Almost simultaneous with Mr Ghani’s Pakistan visit, the terrorist group which Pakistan defence minister says his country has influence over attacked Kandahar Airport, killing some 50 people including a large number of unarmed civilians.

You’d recall it was this very airport where a hijacked Indian Airlines plane landed this very month in 1999. On the demand of the hijackers those released from Indian prisons included one Maulana Masood Azhar, the leaders of the Pakistani Jaish-e-Mohammad militant group, and Omar Sayeed Shaikh, a militant who would later be convicted of kidnapping and murdering American journalist Daniel Pearl in Karachi.

On that occasion too, Pakistan had used its influence with the Taliban to negotiate the release of the hostages on board Flight IA 814. Those released by India and swapped with the hostages were handed over to plainclothes Pakistan security officials who, eyewitnesses then said, took them away in white Toyota Land Cruisers. They resurfaced in Pakistan a short while later.
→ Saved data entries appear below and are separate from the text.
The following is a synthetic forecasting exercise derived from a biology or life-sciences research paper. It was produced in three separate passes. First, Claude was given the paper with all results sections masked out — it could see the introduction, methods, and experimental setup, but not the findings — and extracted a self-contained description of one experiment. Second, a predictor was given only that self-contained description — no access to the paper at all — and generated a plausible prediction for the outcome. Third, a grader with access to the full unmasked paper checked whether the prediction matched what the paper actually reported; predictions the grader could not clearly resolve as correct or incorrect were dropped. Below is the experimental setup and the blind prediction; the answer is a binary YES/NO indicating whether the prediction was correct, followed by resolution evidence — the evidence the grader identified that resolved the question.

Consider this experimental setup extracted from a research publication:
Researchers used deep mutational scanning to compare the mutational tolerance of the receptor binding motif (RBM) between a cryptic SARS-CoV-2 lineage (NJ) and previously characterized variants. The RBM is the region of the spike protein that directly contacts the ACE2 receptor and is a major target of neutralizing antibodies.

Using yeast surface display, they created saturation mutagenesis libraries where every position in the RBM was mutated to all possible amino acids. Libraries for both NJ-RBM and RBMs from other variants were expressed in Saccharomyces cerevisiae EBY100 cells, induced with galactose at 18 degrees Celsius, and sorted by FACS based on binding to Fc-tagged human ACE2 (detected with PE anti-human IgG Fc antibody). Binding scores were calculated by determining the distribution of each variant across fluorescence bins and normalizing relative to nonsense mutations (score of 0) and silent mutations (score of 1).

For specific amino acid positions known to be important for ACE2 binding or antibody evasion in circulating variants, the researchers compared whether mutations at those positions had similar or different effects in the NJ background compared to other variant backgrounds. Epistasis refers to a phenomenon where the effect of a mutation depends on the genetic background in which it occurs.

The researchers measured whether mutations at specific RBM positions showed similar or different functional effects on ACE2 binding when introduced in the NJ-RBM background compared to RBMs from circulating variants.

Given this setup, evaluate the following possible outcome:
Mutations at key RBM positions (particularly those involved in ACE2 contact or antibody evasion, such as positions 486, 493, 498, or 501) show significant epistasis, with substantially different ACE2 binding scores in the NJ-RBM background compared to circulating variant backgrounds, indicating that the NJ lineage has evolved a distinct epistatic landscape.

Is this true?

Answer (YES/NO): YES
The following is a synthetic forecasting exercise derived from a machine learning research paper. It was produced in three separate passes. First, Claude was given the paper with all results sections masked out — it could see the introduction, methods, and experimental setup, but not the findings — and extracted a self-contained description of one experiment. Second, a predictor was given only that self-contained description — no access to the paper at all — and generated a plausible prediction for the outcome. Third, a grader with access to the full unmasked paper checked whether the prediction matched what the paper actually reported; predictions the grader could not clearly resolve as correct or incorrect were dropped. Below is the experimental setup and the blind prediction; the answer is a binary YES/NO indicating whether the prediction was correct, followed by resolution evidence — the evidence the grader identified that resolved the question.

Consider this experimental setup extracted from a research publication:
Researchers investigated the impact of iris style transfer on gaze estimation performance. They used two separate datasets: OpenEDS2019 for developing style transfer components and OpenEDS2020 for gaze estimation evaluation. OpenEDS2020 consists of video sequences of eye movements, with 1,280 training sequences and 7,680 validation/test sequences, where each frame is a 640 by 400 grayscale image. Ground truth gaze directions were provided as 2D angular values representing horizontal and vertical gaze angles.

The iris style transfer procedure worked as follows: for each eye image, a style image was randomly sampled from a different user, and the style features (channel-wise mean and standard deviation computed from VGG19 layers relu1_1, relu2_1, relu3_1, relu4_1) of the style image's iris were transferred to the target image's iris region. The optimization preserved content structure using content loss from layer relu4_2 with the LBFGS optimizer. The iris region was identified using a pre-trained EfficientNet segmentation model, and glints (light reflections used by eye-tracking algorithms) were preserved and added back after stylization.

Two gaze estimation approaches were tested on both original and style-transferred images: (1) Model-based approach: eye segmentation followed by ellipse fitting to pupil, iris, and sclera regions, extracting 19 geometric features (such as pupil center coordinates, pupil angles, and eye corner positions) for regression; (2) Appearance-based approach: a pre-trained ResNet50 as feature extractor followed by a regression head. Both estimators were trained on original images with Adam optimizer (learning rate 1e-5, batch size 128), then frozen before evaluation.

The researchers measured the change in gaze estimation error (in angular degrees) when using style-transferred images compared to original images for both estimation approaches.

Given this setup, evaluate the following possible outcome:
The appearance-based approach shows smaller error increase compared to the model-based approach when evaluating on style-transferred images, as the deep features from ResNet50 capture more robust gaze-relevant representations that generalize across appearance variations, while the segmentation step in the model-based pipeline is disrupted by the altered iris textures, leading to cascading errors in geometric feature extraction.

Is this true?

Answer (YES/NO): NO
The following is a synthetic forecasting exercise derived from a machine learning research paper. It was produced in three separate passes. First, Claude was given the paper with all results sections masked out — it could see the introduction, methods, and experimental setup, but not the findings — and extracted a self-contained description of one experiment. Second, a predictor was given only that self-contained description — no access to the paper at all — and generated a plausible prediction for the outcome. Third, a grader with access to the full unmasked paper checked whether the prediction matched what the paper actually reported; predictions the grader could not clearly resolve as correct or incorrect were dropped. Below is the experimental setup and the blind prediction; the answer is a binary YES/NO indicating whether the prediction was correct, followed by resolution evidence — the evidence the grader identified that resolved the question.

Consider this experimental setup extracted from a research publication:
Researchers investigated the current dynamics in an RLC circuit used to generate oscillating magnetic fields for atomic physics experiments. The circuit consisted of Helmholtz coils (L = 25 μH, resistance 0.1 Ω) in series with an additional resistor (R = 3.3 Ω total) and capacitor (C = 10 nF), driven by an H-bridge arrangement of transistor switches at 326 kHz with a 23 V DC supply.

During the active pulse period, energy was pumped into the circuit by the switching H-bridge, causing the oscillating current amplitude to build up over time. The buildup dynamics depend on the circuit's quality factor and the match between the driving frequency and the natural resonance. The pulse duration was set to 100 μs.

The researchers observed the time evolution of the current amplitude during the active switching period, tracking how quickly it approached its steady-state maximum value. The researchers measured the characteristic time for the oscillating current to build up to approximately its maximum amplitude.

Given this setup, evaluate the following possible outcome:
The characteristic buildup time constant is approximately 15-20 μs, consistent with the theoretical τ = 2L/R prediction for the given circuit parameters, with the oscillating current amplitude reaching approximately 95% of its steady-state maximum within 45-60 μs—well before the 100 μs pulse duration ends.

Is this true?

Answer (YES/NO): NO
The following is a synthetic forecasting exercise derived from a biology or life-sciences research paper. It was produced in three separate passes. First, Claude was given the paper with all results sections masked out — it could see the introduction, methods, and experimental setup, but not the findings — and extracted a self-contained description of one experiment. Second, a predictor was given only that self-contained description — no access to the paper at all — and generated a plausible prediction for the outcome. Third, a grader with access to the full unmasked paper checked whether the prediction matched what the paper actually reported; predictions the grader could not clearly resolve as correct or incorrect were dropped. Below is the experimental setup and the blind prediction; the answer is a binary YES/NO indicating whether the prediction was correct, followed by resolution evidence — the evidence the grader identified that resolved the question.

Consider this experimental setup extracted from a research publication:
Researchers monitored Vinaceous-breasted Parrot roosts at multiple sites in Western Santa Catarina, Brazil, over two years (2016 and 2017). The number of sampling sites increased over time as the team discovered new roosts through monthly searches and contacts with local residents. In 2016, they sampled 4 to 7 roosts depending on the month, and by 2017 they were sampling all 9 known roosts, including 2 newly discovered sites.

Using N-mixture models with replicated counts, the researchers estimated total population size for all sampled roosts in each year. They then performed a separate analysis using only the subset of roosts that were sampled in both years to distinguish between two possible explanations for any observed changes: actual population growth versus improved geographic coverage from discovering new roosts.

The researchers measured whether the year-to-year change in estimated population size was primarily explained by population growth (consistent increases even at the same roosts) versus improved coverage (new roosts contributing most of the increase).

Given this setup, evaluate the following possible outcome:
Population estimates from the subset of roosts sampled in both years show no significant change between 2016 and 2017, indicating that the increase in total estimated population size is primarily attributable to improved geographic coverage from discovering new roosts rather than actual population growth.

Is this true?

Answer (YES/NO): YES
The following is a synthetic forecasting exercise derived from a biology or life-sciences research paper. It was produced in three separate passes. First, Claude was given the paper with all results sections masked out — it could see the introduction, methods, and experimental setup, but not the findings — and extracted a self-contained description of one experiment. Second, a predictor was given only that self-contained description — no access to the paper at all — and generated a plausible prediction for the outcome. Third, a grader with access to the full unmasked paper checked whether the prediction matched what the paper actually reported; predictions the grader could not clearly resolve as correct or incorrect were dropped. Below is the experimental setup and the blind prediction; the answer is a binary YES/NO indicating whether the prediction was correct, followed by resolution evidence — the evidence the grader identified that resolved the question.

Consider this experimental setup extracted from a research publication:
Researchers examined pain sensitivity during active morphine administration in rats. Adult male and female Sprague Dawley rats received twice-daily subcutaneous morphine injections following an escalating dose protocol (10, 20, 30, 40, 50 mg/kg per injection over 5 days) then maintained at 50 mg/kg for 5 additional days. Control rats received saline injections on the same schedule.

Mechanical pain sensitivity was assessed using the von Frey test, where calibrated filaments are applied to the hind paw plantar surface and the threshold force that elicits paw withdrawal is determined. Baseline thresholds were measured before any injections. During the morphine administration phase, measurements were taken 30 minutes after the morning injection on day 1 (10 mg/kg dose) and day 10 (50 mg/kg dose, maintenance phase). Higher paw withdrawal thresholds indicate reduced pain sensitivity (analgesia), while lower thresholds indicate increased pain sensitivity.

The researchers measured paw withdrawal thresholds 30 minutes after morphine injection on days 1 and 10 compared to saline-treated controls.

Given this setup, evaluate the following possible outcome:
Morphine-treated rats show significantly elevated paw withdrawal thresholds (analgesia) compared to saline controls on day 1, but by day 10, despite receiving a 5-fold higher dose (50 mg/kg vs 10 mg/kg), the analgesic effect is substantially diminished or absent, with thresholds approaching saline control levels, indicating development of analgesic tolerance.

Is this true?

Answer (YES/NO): NO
Ever since then, Pakistan’s ‘influence’ over the Taliban has been widely-known. After 9/11 when the US, with its Afghan Northern Alliance partners, dislodged the Taliban from power in Afghanistan many of its top leaders made a home in Quetta. Side by side one of its key military wings better known as the Haqqani network also moved into Pakistan’s tribal areas (Fata).

Given this backdrop, would the leaders of Afghanistan not be within their rights to expect their neighbour to use some of the influence with the Taliban it boasts of to ask the militant group to quell its violent attacks aimed at the overthrow of the elected Afghan government? And if such an expectation is being aired and such demands being made are these unreasonable or are Afghan lives infinitely less precious than gas passing through a pipeline or for that matter loss of Pakistani lives which prompted Islamabad to crack down on militant groups here.

Till we resolve this inconsistency, our own fight against terrorism — against those who murder our unarmed women, men and children and wage war against our civil and armed forces — will be piecemeal and thus doomed to achieving nothing more than temporary relief.

While the Nawaz Sharif government has come in for severe criticism in terms of its snail-paced implementation of the National Action Plan to tackle terrorism, most of the responsibility must rest with the lead player, the army.

However, criticism of the army is now rather deviously being equated with disrespect to the hundreds of our soldiers who have fallen fighting valiantly against the terrorists in some of the most inhospitable terrain in the world.

It isn’t clear who is responsible for this but try and even obliquely be critical of the khaki policy on social media and it’ll be difficult to count the number of people, some real and some with patently fake identities, who will jump down your throat.

And on our influential electronic media we have a systematic undermining of the civilian institutions. In some cases, the views being expressed by the ladies and gentlemen in charge of the microphones bear amazing similarity to those expressed by social media accounts seen as representing the thinking of the intelligence setup.

This isn’t to say that the Inter-Services Public Relations Directorate run by the ever-eager Lt-Gen Asim Bajwa is not doing an excellent job. The general’s remit is to ensure the armed forces are seen in a favourable light and he is achieving his goal with consummate ease.

But is this efficient endeavour giving us ascendancy in the fight for the so-called narrative where the militant propaganda is concerned or is most of it directed at carving more and more elbow room for one national institution at the cost of other equally significant ones is a question that needs to be answered.

Saying all organs of the state are on the same page in this existential fight is one thing, walking the talk altogether different. ‘Never forget’ slogans will be just that unless we have concrete manifestation. Unless our today and tomorrow are informed by the memory of yesterday.

The writer is a former editor of Dawn.